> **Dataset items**
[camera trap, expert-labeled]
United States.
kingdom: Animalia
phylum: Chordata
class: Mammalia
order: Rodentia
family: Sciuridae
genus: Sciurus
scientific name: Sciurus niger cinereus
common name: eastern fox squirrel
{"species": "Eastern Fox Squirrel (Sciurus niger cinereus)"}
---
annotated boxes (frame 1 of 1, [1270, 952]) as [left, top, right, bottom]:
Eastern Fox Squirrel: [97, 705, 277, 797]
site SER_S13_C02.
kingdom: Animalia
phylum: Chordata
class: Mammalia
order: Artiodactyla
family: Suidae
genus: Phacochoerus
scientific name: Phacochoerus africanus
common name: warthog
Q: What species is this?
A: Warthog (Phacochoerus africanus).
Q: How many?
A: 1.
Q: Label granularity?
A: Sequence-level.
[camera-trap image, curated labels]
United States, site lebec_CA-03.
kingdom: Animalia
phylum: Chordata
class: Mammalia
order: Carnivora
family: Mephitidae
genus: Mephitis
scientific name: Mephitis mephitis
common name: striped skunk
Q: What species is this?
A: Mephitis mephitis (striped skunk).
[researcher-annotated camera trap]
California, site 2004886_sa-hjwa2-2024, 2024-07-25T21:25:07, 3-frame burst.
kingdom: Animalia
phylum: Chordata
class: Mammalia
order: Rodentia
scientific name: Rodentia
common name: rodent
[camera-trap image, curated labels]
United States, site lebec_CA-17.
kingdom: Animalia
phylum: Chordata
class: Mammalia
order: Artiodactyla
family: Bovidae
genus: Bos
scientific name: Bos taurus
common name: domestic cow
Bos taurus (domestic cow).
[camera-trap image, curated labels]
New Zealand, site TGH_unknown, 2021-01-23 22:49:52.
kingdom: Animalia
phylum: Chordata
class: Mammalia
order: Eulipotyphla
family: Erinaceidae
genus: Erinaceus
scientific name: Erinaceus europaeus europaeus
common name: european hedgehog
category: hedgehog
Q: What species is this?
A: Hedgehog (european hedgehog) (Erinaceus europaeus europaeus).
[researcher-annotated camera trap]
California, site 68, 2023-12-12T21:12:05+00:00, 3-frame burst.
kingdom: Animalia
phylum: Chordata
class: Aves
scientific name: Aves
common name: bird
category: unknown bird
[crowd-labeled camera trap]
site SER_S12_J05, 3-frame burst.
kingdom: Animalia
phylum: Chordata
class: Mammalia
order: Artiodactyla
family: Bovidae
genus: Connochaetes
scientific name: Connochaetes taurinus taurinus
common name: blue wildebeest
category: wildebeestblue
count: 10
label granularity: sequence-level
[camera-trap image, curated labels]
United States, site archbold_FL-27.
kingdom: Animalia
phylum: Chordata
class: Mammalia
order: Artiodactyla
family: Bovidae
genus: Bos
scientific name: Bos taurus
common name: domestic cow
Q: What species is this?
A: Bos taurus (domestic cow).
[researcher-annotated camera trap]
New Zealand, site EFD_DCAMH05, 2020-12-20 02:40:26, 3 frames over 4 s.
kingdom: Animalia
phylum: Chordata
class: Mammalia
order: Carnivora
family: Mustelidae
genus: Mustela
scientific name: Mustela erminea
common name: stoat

> **TASK BRIEF**
If the string "States" appears in a line of the entries, report the line.

> **RESPONSE AREA**
United States.
United States, site lebec_CA-03.
United States, site lebec_CA-17.
United States, site archbold_FL-27.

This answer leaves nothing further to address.